MCI officials said they knew when they signed a letter of intent that BellSouth Corp. of Atlanta was somehow involved in the transaction, but did not know until they read a press release that the phone company was to acquire any of MCI's businesses.
MCI said it objected to BellSouth's role because "Bell companies ought not to be involved in local exchange services outside of their regional territory," said MCI spokesman Gary Tobin.
"BellSouth's involvement makes it highly unlikely the MCI board will approve the deal," said Tobin. MCI could agree to the deal if it were "not contingent upon any Bell operating company's involvement," he said.
"The Bell operating companies are devoting a major part of their resources and time to getting into other businesses," Tobin said, and as a result are delaying investments in facilities that would make it easier for customers to use companies besides American Telephone & Telegraph Co. for long-distance service.

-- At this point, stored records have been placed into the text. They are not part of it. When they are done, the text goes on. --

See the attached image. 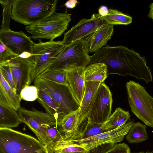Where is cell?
Instances as JSON below:
<instances>
[{
	"mask_svg": "<svg viewBox=\"0 0 153 153\" xmlns=\"http://www.w3.org/2000/svg\"><path fill=\"white\" fill-rule=\"evenodd\" d=\"M0 153H49L39 140L7 128H0Z\"/></svg>",
	"mask_w": 153,
	"mask_h": 153,
	"instance_id": "3",
	"label": "cell"
},
{
	"mask_svg": "<svg viewBox=\"0 0 153 153\" xmlns=\"http://www.w3.org/2000/svg\"><path fill=\"white\" fill-rule=\"evenodd\" d=\"M115 144L112 143L102 144L87 151V153H105L111 149Z\"/></svg>",
	"mask_w": 153,
	"mask_h": 153,
	"instance_id": "35",
	"label": "cell"
},
{
	"mask_svg": "<svg viewBox=\"0 0 153 153\" xmlns=\"http://www.w3.org/2000/svg\"><path fill=\"white\" fill-rule=\"evenodd\" d=\"M71 20L68 14L55 12L36 23L27 26L25 29L31 35L32 38L53 40L67 30Z\"/></svg>",
	"mask_w": 153,
	"mask_h": 153,
	"instance_id": "5",
	"label": "cell"
},
{
	"mask_svg": "<svg viewBox=\"0 0 153 153\" xmlns=\"http://www.w3.org/2000/svg\"><path fill=\"white\" fill-rule=\"evenodd\" d=\"M132 153H153V151L150 152L149 151L147 150L146 152H144L142 151L138 152H132Z\"/></svg>",
	"mask_w": 153,
	"mask_h": 153,
	"instance_id": "40",
	"label": "cell"
},
{
	"mask_svg": "<svg viewBox=\"0 0 153 153\" xmlns=\"http://www.w3.org/2000/svg\"><path fill=\"white\" fill-rule=\"evenodd\" d=\"M79 113V108L77 111L65 116L57 124L63 135V139L61 140L79 139L87 123H80Z\"/></svg>",
	"mask_w": 153,
	"mask_h": 153,
	"instance_id": "15",
	"label": "cell"
},
{
	"mask_svg": "<svg viewBox=\"0 0 153 153\" xmlns=\"http://www.w3.org/2000/svg\"><path fill=\"white\" fill-rule=\"evenodd\" d=\"M54 153H87V151L85 152H55Z\"/></svg>",
	"mask_w": 153,
	"mask_h": 153,
	"instance_id": "39",
	"label": "cell"
},
{
	"mask_svg": "<svg viewBox=\"0 0 153 153\" xmlns=\"http://www.w3.org/2000/svg\"><path fill=\"white\" fill-rule=\"evenodd\" d=\"M20 95L22 99L28 101H33L38 98V89L34 85L27 86L21 91Z\"/></svg>",
	"mask_w": 153,
	"mask_h": 153,
	"instance_id": "29",
	"label": "cell"
},
{
	"mask_svg": "<svg viewBox=\"0 0 153 153\" xmlns=\"http://www.w3.org/2000/svg\"><path fill=\"white\" fill-rule=\"evenodd\" d=\"M5 63L11 72L16 93L20 95L22 90L31 83L30 73L34 65V58H25L14 55Z\"/></svg>",
	"mask_w": 153,
	"mask_h": 153,
	"instance_id": "12",
	"label": "cell"
},
{
	"mask_svg": "<svg viewBox=\"0 0 153 153\" xmlns=\"http://www.w3.org/2000/svg\"><path fill=\"white\" fill-rule=\"evenodd\" d=\"M126 86L131 111L146 126L153 128V98L139 83L130 80Z\"/></svg>",
	"mask_w": 153,
	"mask_h": 153,
	"instance_id": "4",
	"label": "cell"
},
{
	"mask_svg": "<svg viewBox=\"0 0 153 153\" xmlns=\"http://www.w3.org/2000/svg\"><path fill=\"white\" fill-rule=\"evenodd\" d=\"M62 41L40 42L34 43L33 55L34 65L31 71V83L47 71L64 49Z\"/></svg>",
	"mask_w": 153,
	"mask_h": 153,
	"instance_id": "6",
	"label": "cell"
},
{
	"mask_svg": "<svg viewBox=\"0 0 153 153\" xmlns=\"http://www.w3.org/2000/svg\"><path fill=\"white\" fill-rule=\"evenodd\" d=\"M99 14L94 13L89 19H82L65 33L62 41L66 46L81 40H85L105 22L101 20Z\"/></svg>",
	"mask_w": 153,
	"mask_h": 153,
	"instance_id": "13",
	"label": "cell"
},
{
	"mask_svg": "<svg viewBox=\"0 0 153 153\" xmlns=\"http://www.w3.org/2000/svg\"><path fill=\"white\" fill-rule=\"evenodd\" d=\"M130 117L129 111L118 107L102 124V128L106 131L114 129L126 124Z\"/></svg>",
	"mask_w": 153,
	"mask_h": 153,
	"instance_id": "23",
	"label": "cell"
},
{
	"mask_svg": "<svg viewBox=\"0 0 153 153\" xmlns=\"http://www.w3.org/2000/svg\"><path fill=\"white\" fill-rule=\"evenodd\" d=\"M149 10L147 16L151 19L153 22V2L149 4Z\"/></svg>",
	"mask_w": 153,
	"mask_h": 153,
	"instance_id": "38",
	"label": "cell"
},
{
	"mask_svg": "<svg viewBox=\"0 0 153 153\" xmlns=\"http://www.w3.org/2000/svg\"><path fill=\"white\" fill-rule=\"evenodd\" d=\"M87 151L84 148L73 145L65 146L58 147L54 149L52 153L55 152H69Z\"/></svg>",
	"mask_w": 153,
	"mask_h": 153,
	"instance_id": "33",
	"label": "cell"
},
{
	"mask_svg": "<svg viewBox=\"0 0 153 153\" xmlns=\"http://www.w3.org/2000/svg\"><path fill=\"white\" fill-rule=\"evenodd\" d=\"M0 105L12 107L17 110L22 100L3 78L0 75Z\"/></svg>",
	"mask_w": 153,
	"mask_h": 153,
	"instance_id": "19",
	"label": "cell"
},
{
	"mask_svg": "<svg viewBox=\"0 0 153 153\" xmlns=\"http://www.w3.org/2000/svg\"><path fill=\"white\" fill-rule=\"evenodd\" d=\"M134 121V119H131L125 124L114 129L86 138L59 141L53 145L51 149L53 150L58 147L73 145L83 147L88 151L102 144L108 143H116L123 140Z\"/></svg>",
	"mask_w": 153,
	"mask_h": 153,
	"instance_id": "8",
	"label": "cell"
},
{
	"mask_svg": "<svg viewBox=\"0 0 153 153\" xmlns=\"http://www.w3.org/2000/svg\"><path fill=\"white\" fill-rule=\"evenodd\" d=\"M103 124L94 123L88 120L87 124L79 139L86 138L106 132L102 128Z\"/></svg>",
	"mask_w": 153,
	"mask_h": 153,
	"instance_id": "28",
	"label": "cell"
},
{
	"mask_svg": "<svg viewBox=\"0 0 153 153\" xmlns=\"http://www.w3.org/2000/svg\"><path fill=\"white\" fill-rule=\"evenodd\" d=\"M85 82H103L108 76L106 65L101 62L90 64L85 68Z\"/></svg>",
	"mask_w": 153,
	"mask_h": 153,
	"instance_id": "22",
	"label": "cell"
},
{
	"mask_svg": "<svg viewBox=\"0 0 153 153\" xmlns=\"http://www.w3.org/2000/svg\"><path fill=\"white\" fill-rule=\"evenodd\" d=\"M22 123L17 110L0 105V128L16 127Z\"/></svg>",
	"mask_w": 153,
	"mask_h": 153,
	"instance_id": "21",
	"label": "cell"
},
{
	"mask_svg": "<svg viewBox=\"0 0 153 153\" xmlns=\"http://www.w3.org/2000/svg\"><path fill=\"white\" fill-rule=\"evenodd\" d=\"M78 2L76 0H70L65 3V5L68 8H73L75 7Z\"/></svg>",
	"mask_w": 153,
	"mask_h": 153,
	"instance_id": "36",
	"label": "cell"
},
{
	"mask_svg": "<svg viewBox=\"0 0 153 153\" xmlns=\"http://www.w3.org/2000/svg\"><path fill=\"white\" fill-rule=\"evenodd\" d=\"M112 95L109 87L102 82L91 103L87 116L88 120L103 124L111 116Z\"/></svg>",
	"mask_w": 153,
	"mask_h": 153,
	"instance_id": "11",
	"label": "cell"
},
{
	"mask_svg": "<svg viewBox=\"0 0 153 153\" xmlns=\"http://www.w3.org/2000/svg\"><path fill=\"white\" fill-rule=\"evenodd\" d=\"M17 111L22 123L26 124L35 134L38 140L47 148L53 143L48 132V128L57 123L47 113L36 110H30L20 107Z\"/></svg>",
	"mask_w": 153,
	"mask_h": 153,
	"instance_id": "10",
	"label": "cell"
},
{
	"mask_svg": "<svg viewBox=\"0 0 153 153\" xmlns=\"http://www.w3.org/2000/svg\"><path fill=\"white\" fill-rule=\"evenodd\" d=\"M37 88L38 101L45 110L46 113L57 124L64 117L59 106L46 91L40 88Z\"/></svg>",
	"mask_w": 153,
	"mask_h": 153,
	"instance_id": "18",
	"label": "cell"
},
{
	"mask_svg": "<svg viewBox=\"0 0 153 153\" xmlns=\"http://www.w3.org/2000/svg\"><path fill=\"white\" fill-rule=\"evenodd\" d=\"M14 0H0L3 9L1 29H10V20L12 19V10Z\"/></svg>",
	"mask_w": 153,
	"mask_h": 153,
	"instance_id": "27",
	"label": "cell"
},
{
	"mask_svg": "<svg viewBox=\"0 0 153 153\" xmlns=\"http://www.w3.org/2000/svg\"><path fill=\"white\" fill-rule=\"evenodd\" d=\"M14 55L0 41V64L5 63Z\"/></svg>",
	"mask_w": 153,
	"mask_h": 153,
	"instance_id": "32",
	"label": "cell"
},
{
	"mask_svg": "<svg viewBox=\"0 0 153 153\" xmlns=\"http://www.w3.org/2000/svg\"><path fill=\"white\" fill-rule=\"evenodd\" d=\"M57 0H14L12 19L27 26L36 23L55 13Z\"/></svg>",
	"mask_w": 153,
	"mask_h": 153,
	"instance_id": "2",
	"label": "cell"
},
{
	"mask_svg": "<svg viewBox=\"0 0 153 153\" xmlns=\"http://www.w3.org/2000/svg\"><path fill=\"white\" fill-rule=\"evenodd\" d=\"M31 38L22 31H13L10 29L0 30V41L16 56H20L26 52L33 54L34 43Z\"/></svg>",
	"mask_w": 153,
	"mask_h": 153,
	"instance_id": "14",
	"label": "cell"
},
{
	"mask_svg": "<svg viewBox=\"0 0 153 153\" xmlns=\"http://www.w3.org/2000/svg\"><path fill=\"white\" fill-rule=\"evenodd\" d=\"M34 85L46 91L59 105L64 115L78 110L80 104L74 96L68 85L57 83L38 77Z\"/></svg>",
	"mask_w": 153,
	"mask_h": 153,
	"instance_id": "9",
	"label": "cell"
},
{
	"mask_svg": "<svg viewBox=\"0 0 153 153\" xmlns=\"http://www.w3.org/2000/svg\"><path fill=\"white\" fill-rule=\"evenodd\" d=\"M85 68L74 67L67 71V78L74 96L80 105L85 88L84 72Z\"/></svg>",
	"mask_w": 153,
	"mask_h": 153,
	"instance_id": "17",
	"label": "cell"
},
{
	"mask_svg": "<svg viewBox=\"0 0 153 153\" xmlns=\"http://www.w3.org/2000/svg\"><path fill=\"white\" fill-rule=\"evenodd\" d=\"M108 10L106 7L102 6L98 10L99 14L101 16H105L107 14Z\"/></svg>",
	"mask_w": 153,
	"mask_h": 153,
	"instance_id": "37",
	"label": "cell"
},
{
	"mask_svg": "<svg viewBox=\"0 0 153 153\" xmlns=\"http://www.w3.org/2000/svg\"><path fill=\"white\" fill-rule=\"evenodd\" d=\"M113 25L106 22L85 40L89 52L96 53L103 47L114 33Z\"/></svg>",
	"mask_w": 153,
	"mask_h": 153,
	"instance_id": "16",
	"label": "cell"
},
{
	"mask_svg": "<svg viewBox=\"0 0 153 153\" xmlns=\"http://www.w3.org/2000/svg\"><path fill=\"white\" fill-rule=\"evenodd\" d=\"M38 77L56 83L68 85L67 78V71L65 70H48Z\"/></svg>",
	"mask_w": 153,
	"mask_h": 153,
	"instance_id": "26",
	"label": "cell"
},
{
	"mask_svg": "<svg viewBox=\"0 0 153 153\" xmlns=\"http://www.w3.org/2000/svg\"><path fill=\"white\" fill-rule=\"evenodd\" d=\"M0 73L13 90L16 92L13 76L9 67L6 63L0 64Z\"/></svg>",
	"mask_w": 153,
	"mask_h": 153,
	"instance_id": "31",
	"label": "cell"
},
{
	"mask_svg": "<svg viewBox=\"0 0 153 153\" xmlns=\"http://www.w3.org/2000/svg\"><path fill=\"white\" fill-rule=\"evenodd\" d=\"M102 82H85L84 94L79 107V120L82 123L88 121L87 116L91 103L99 86Z\"/></svg>",
	"mask_w": 153,
	"mask_h": 153,
	"instance_id": "20",
	"label": "cell"
},
{
	"mask_svg": "<svg viewBox=\"0 0 153 153\" xmlns=\"http://www.w3.org/2000/svg\"><path fill=\"white\" fill-rule=\"evenodd\" d=\"M100 19L107 24L112 25H128L132 22V17L114 9H109L107 14L100 16Z\"/></svg>",
	"mask_w": 153,
	"mask_h": 153,
	"instance_id": "25",
	"label": "cell"
},
{
	"mask_svg": "<svg viewBox=\"0 0 153 153\" xmlns=\"http://www.w3.org/2000/svg\"><path fill=\"white\" fill-rule=\"evenodd\" d=\"M95 62L106 65L108 75H129L137 79H143L147 83L152 81L151 72L144 57L125 46L103 47L91 56L90 64Z\"/></svg>",
	"mask_w": 153,
	"mask_h": 153,
	"instance_id": "1",
	"label": "cell"
},
{
	"mask_svg": "<svg viewBox=\"0 0 153 153\" xmlns=\"http://www.w3.org/2000/svg\"><path fill=\"white\" fill-rule=\"evenodd\" d=\"M48 135L52 140L53 144L50 148L57 142L62 140L63 139V134L57 124L52 125L49 126L47 129Z\"/></svg>",
	"mask_w": 153,
	"mask_h": 153,
	"instance_id": "30",
	"label": "cell"
},
{
	"mask_svg": "<svg viewBox=\"0 0 153 153\" xmlns=\"http://www.w3.org/2000/svg\"><path fill=\"white\" fill-rule=\"evenodd\" d=\"M146 125L140 122L134 123L126 137L129 143H139L149 138L146 131Z\"/></svg>",
	"mask_w": 153,
	"mask_h": 153,
	"instance_id": "24",
	"label": "cell"
},
{
	"mask_svg": "<svg viewBox=\"0 0 153 153\" xmlns=\"http://www.w3.org/2000/svg\"><path fill=\"white\" fill-rule=\"evenodd\" d=\"M105 153H131L130 149L125 143H117Z\"/></svg>",
	"mask_w": 153,
	"mask_h": 153,
	"instance_id": "34",
	"label": "cell"
},
{
	"mask_svg": "<svg viewBox=\"0 0 153 153\" xmlns=\"http://www.w3.org/2000/svg\"><path fill=\"white\" fill-rule=\"evenodd\" d=\"M84 40L65 46L64 49L47 70H64L80 67L85 68L90 63L91 56Z\"/></svg>",
	"mask_w": 153,
	"mask_h": 153,
	"instance_id": "7",
	"label": "cell"
}]
</instances>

Under the terms of the Bell System breakup in January 1984, regional telephone companies were supposed to give all long-distance companies the same kind of service provided to AT&T, eliminating the need for customers to dial lengthy codes to reach AT&T's competitiors. MCI recently complained to the Justice Department that the phone companies are dragging their feet.
Tobin said MCI wanted to sell its cellular and paging businesses because they don't "fit into our strategy, which is to provide national and international long-distance services."
MCI holds an interest in 12 cellular systems and provides paging services in six cities, including Washington, D.C., through MCI AirSignal. Cellular mobile phone systems use computer-controlled networks of radio transmitters to route telephone calls to mobile phones.
MCI and MCCA of Jackson, Miss., had signed a letter of intent in which MCI would sell the facilities for $121.5 million to MCCA's American Cellular Communications Corp.
In its press release announcing the deal, MCCA said it had completed a preliminary agreement with BellSouth to form a new joint venture to provide cellular phone service. As part of the agreement, BellSouth is to buy 3 million shares of MCCA common stock for $36 million and invest an additional $60 million in the joint venture.
MCCA issued a statement saying it still hopes to complete the transaction despite MCI's objections.
The Justice Department is investigating whether phone companies should be allowed to operate cellular systems outside their local area. It also is studying whether to permit a phone company to invest in cellular networks owned by companies not in the phone business.
The Federal Communications Commission is awarding two cellular licenses in each city, giving one automatically to the local phone company and setting aside the other for the phone company's competitors. The Justice Department contends that under terms of the Bell breakup, phone companies need special permission to buy into the "non-phone" cellular systems. Pacific Telesis, the California regional Bell company, says it plans to purchase a cellular commpany, Communications Industries Inc.